Luthier/designer Semie Moseley (1935-1992) was born in Durant, Oklahoma. The family moved to Bakersfield, California when Moseley was 9 years old, and Semie left school in the seventh grade to travel with an evangelistic group playing guitar.
Moseley, 18, was hired by Paul Barth to work at Rickenbacker in 1953. While at Rickenbacker, Moseley worked with Roger Rossmeisl. Rossmeisl´s "German carve" technique was later featured on Moseley´s guitar models as well. Moseley was later fired from Rickenbacker in 1955 for building his own guitar at their facilities. In the later years, Moseley always credited Barth and Rossmeisl (and the Rickenbacker company) for his beginning knowledge in guitar building.
With the help of Reverend Ray Boatright, who cosigned for guitar building tools at Sears, Moseley began building his original designs. The Mosrite trademark is named after Moseley and Boatright ("-rite"). After leaving Rickenbacker, Moseley built custom instruments for various people around southern California, most notably Joe Maphis (of "Town Hall Party" fame). Moseley freelanced some work with Paul Barth´s "Barth" guitars, as well as some neck work for Paul Bigsby.
After traveling for several months with another gospel group, Moseley returned to Bakersfield and again set up shop. Moseley built around 20 guitars for Bob Crooks (Standel). When Crooks asked for a Fender-styled guitar model, Moseley flipped a Stratocaster over, traced the rough outline, and built the forerunner to the Ventures model!
After Nokie Edwards (Ventures) borrowed a guitar for a recording session, Stan Wagner (Ventures Manager) called Moseley to propose a business collaboration. Mosrite would produce the instruments, and use the Venture´s organization as the main distributor. The heyday of the Mosrite company was the years between 1963 and 1969. When the demand set in, the company went from producing 35 guitars a month to 50 and later 300. The Mosrite facility had 105 employees at one point, and offered several different models in addition to the Ventures model (such as the semi-hollowbody Celebrity series, the Combo, and the Joe Maphis series).
In 1963, investors sold the Dobro trademark to Moseley, who built the first 100 or 150 out of parts left over from the Dobro plant in Gardenia. Later Bakersfield Dobros can be identified by the serial number imprinted on the end of the fingerboard. The Mosrite company did not build the amplifiers which bear the Mosrite trademark; another facility built the Mosrite amplifiers and fuzz pedals, and paid for the rights to use the Mosrite name.

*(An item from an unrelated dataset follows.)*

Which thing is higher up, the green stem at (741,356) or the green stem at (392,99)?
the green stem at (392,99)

The amplifier line proved to be the undoing of Mosrite. While some of the larger amplifiers are fine, one entry level model featured a poor design and a high failure rate. While covering for returns, the Ventures organization used up their line of credit at their bank, and the bank shut down the organization. In doing so, the Mosrite distribution was shut down as well. Moseley tried a deal with Vox (Thomas Organ) but the company was shut down in 1969. Moseley returned to the Gospel music circuit, and transferred the Dobro name to OMI in a series of negotiations.